Не обнадёжил Председатель. Жались. Действительно, положение представлялось ребусом.
Неожиданно слово взял молодой Николай Некрасов. Неожиданно, потому что как правило в трудные перевесные минуты он не вылезал с выступлениями, его специальность была — бить и травить, когда уже идёт погоня. Так внутри кадетской партии он травил Милюкова, когда и всё левое крыло на него нападало. Чтоб освободиться от этого назойливого левого кадета, чуть не эсера, и связать его, Милюков и присоветовал его в Товарищи Председателя Думы. Но таким крайним Некрасов был только внутри кадетской фракции и ЦК, а на заседаниях Думы выступал скромно, лишь по деловым вопросам, и даже для правых сумел прослыть умеренным. Он умел притворяться добродушным, но выдавали его угрюмые синие глаза. (При воображении, эту угрюмость понимали как огонь революционера). И без широкого образования он был, и туповат, не любил его Милюков. И что он сейчас может сказать?
Встал решительно, упёрся кулаками в стол.
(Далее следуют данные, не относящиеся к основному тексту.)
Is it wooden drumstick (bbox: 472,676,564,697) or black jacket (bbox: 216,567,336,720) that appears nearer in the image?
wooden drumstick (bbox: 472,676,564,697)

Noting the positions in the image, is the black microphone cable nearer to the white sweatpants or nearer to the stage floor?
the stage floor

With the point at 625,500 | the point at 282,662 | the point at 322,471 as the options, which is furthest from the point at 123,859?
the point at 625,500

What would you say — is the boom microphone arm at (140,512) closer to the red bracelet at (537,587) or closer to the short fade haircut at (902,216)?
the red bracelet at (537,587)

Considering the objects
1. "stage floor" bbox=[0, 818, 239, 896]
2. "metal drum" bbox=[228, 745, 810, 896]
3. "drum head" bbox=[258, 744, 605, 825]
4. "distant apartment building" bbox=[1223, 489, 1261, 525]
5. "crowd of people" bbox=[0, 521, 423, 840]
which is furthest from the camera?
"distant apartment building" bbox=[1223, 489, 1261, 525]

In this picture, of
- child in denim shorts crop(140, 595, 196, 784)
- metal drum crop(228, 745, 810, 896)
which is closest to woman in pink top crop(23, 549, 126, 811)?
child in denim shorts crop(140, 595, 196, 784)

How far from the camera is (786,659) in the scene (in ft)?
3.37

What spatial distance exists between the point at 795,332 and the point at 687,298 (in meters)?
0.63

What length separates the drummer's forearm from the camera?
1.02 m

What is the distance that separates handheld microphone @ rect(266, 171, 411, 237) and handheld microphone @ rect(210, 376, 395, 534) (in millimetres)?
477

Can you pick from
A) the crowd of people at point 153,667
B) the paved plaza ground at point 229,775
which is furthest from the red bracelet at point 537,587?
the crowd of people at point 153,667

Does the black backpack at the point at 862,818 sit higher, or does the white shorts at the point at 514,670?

А всего-то и предложил: что надо немедленно передать всю власть сильному генералу, которому доверяет Дума. Надо немедленно ехать в правительство, заставить его назначить такого генерала и передать ему диктаторские полномочия по подавлению бунта. И только то было слабое место в его предложении, как он понимал, что нет поблизости боевого генерала, которому бы доверяла Дума. Но полагал Некрасов, что с этой задачей справится Маниковский (интендант по артиллерийскому снабжению).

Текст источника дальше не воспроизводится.